REQUISITI DEL COMPITO
In base all'intervista, risponda alle seguenti domande:
(a) Quante vittorie ha ottenuto la squadra di Nicola Brienza nelle ultime sette partite?
(b) Con quale squadra l'Estra Pistoia condivide gli stessi punti in classifica?
(c) Che cosa dice di darsi in testa l'allenatore per verificare se sia ancora attaccata?

TESTO FORNITO
───
Nicola Brienza, l’allenatore del momento: «Tutto iniziò contro Cantù»

Intervista Semplicemente resto realista, anche se vincere aiuta a vincere e a presentarsi il martedì in palestra con uno spirito sempre più rinfrancato

In Serie A è l’allenatore del momento. Quello che va per la maggiore. Nicola Brienza è l’underdog che si sta facendo largo a colpi di sorprese. Vale a dire di vittorie. Sei nelle ultime sette partite. E la “sua” Estra Pistoia, neopromossa, vanta in classifica gli stessi punti dell’Olimpia Milano, che peraltro ha già battuto, e per di più al Forum. Allo stato è settima del lotto e dunque, guardando in prospettiva, all’interno del recinto playoff. Volgendo invece lo sguardo più a corto raggio, ecco la concreta possibilità di un piazzamento tra le otto al termine del girone d’andata che assicurerebbe il viaggio premio alle F8 di Coppa Italia.

Coach, si sta dando dei pizzicotti?

Di più: mi do delle autentiche martellate in testa per verificare se sia ancora attaccata. Stiamo facendo qualcosa che va abbondantemente oltre le aspettative e a quelle che erano le premesse iniziali. Ovvio ci sia molto fermento. Quanto alla contentezza, nemmeno da dire, anche se non abbiamo fatto ancora nulla.
───
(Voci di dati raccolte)

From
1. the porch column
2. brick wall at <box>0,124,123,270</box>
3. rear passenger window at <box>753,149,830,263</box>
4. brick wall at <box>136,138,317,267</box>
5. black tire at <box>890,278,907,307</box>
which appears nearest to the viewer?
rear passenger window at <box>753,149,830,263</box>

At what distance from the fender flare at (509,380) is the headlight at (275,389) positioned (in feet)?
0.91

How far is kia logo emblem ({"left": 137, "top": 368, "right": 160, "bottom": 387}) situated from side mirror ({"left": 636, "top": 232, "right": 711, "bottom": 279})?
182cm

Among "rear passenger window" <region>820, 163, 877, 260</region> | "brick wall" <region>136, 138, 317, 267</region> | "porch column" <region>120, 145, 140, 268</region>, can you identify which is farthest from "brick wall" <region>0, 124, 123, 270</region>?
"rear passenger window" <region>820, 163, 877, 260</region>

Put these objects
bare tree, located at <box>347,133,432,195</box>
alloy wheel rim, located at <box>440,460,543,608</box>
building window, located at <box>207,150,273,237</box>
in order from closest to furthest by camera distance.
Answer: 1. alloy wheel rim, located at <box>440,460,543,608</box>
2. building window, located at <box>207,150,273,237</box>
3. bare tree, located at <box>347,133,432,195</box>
───
SOLUZIONE PROPOSTA
(a) Sei.
(b) Con l'Olimpia Milano.
(c) Delle autentiche martellate.